■ Task ■
Convert the part of the listing that opens with the line containing "Which among the items" and runs through the end of the listing into a Markdown table with the columns Row and Line, numbering each line and omitting blank lines.

■ Data for this exercise ■
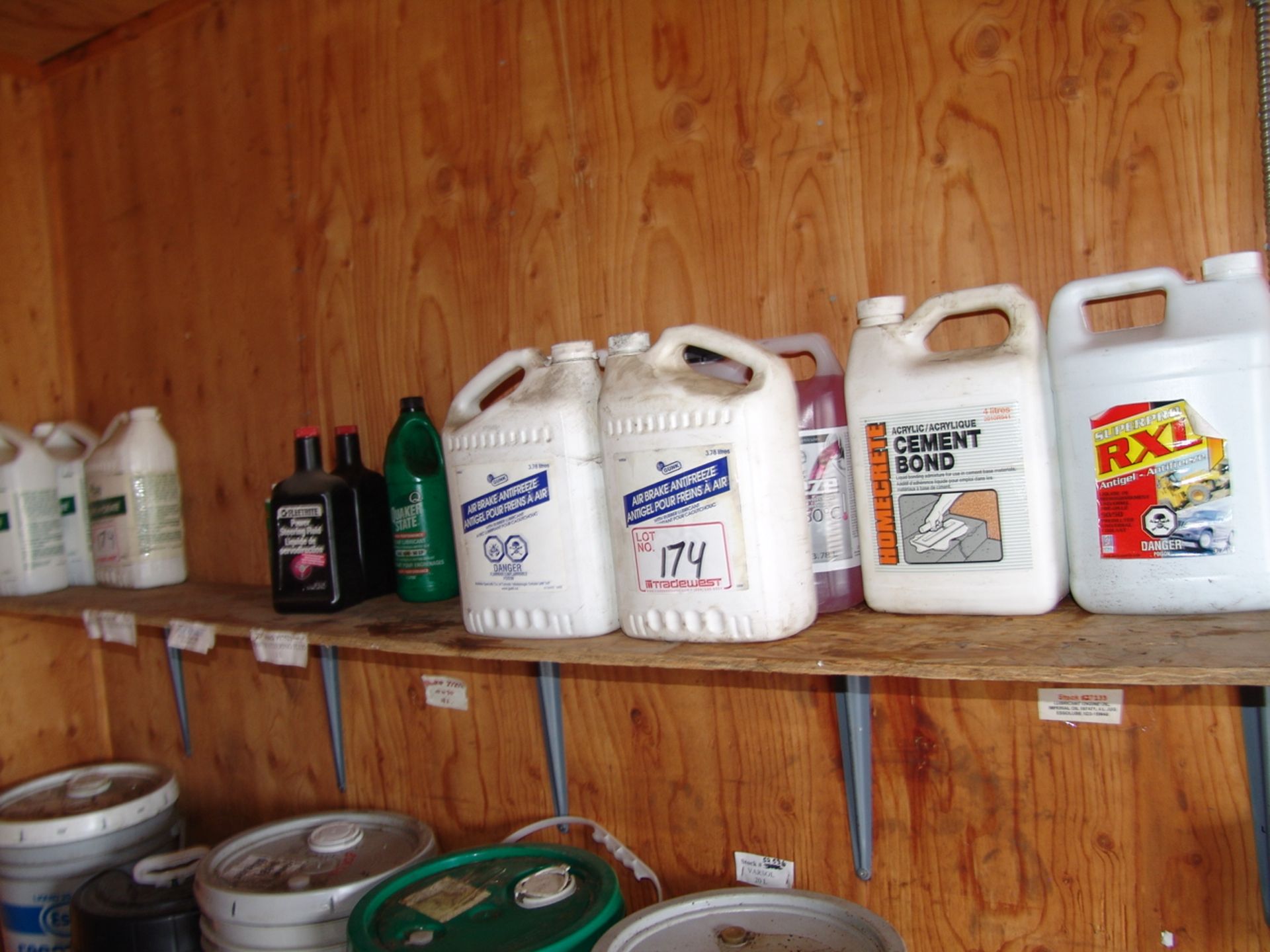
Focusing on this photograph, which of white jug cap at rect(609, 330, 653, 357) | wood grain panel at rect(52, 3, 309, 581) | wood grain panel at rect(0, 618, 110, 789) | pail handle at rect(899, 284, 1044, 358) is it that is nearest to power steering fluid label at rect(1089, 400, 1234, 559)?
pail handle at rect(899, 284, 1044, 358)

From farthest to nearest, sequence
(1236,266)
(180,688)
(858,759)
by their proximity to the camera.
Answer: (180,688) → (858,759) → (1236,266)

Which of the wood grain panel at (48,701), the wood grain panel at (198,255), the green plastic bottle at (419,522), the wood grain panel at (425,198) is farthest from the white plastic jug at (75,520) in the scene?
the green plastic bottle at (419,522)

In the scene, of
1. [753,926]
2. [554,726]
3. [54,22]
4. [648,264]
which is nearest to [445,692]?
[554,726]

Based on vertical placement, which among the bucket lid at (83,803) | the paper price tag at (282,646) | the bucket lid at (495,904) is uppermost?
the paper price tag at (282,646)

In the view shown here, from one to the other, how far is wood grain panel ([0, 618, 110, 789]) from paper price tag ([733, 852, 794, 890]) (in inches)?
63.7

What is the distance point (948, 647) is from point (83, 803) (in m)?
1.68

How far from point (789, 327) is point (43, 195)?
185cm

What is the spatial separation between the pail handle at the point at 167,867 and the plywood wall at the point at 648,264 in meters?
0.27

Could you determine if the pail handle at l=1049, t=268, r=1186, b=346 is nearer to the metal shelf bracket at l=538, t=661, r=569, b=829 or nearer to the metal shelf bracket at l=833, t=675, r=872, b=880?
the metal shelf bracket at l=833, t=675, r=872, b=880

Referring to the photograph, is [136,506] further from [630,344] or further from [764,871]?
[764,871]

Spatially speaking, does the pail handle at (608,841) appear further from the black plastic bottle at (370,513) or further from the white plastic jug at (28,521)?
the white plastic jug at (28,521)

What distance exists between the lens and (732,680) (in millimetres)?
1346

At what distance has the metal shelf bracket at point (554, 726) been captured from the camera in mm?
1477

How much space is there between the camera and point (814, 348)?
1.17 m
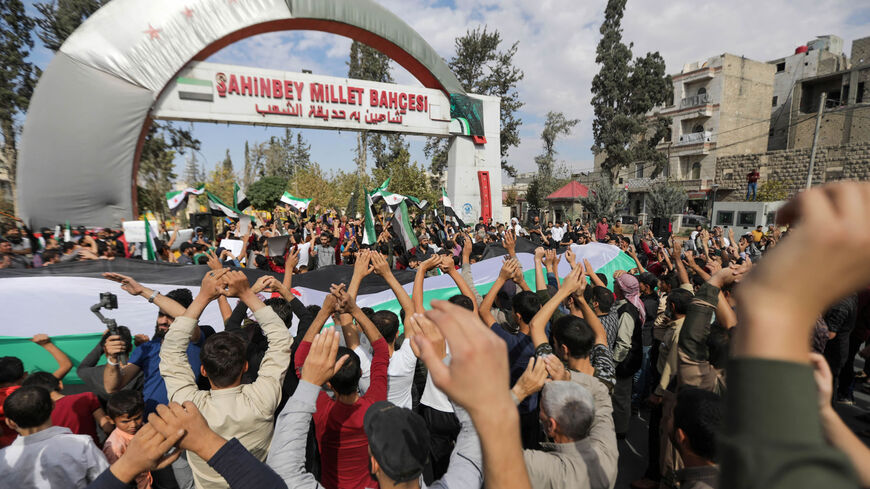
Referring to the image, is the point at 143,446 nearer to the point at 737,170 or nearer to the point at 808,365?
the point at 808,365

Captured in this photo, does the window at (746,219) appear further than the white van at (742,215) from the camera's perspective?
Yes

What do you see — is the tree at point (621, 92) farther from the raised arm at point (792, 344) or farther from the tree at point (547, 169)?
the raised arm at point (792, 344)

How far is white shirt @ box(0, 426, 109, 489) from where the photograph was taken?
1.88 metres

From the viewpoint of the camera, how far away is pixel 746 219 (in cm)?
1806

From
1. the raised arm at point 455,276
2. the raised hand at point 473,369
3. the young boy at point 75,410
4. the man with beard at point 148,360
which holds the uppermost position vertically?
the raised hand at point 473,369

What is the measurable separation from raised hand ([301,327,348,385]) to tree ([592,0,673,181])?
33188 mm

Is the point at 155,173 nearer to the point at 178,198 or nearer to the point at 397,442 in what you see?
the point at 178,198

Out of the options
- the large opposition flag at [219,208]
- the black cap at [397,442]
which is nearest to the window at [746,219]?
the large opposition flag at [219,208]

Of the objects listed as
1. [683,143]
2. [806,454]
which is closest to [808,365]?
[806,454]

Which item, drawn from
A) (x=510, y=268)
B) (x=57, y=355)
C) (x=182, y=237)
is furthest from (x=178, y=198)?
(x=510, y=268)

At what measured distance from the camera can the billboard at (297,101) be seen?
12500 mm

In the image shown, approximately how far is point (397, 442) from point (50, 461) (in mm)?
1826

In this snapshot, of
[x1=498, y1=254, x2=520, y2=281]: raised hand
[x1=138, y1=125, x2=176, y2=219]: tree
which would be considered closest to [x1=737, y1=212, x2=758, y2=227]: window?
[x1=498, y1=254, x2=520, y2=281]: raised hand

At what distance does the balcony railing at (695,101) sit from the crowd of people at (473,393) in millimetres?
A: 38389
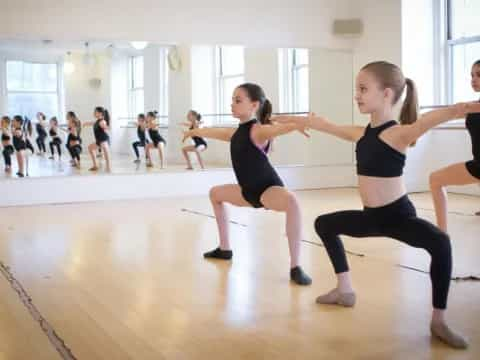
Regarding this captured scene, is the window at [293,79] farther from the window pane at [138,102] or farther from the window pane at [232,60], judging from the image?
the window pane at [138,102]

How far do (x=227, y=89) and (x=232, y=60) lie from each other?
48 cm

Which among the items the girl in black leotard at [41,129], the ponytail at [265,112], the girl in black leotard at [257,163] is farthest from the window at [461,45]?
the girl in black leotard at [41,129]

■ Written response ■
| Row | Line |
|---|---|
| 1 | Which among the items the girl in black leotard at [41,129], the ponytail at [265,112], the girl in black leotard at [257,163] is farthest from the window at [461,45]? |
| 2 | the girl in black leotard at [41,129] |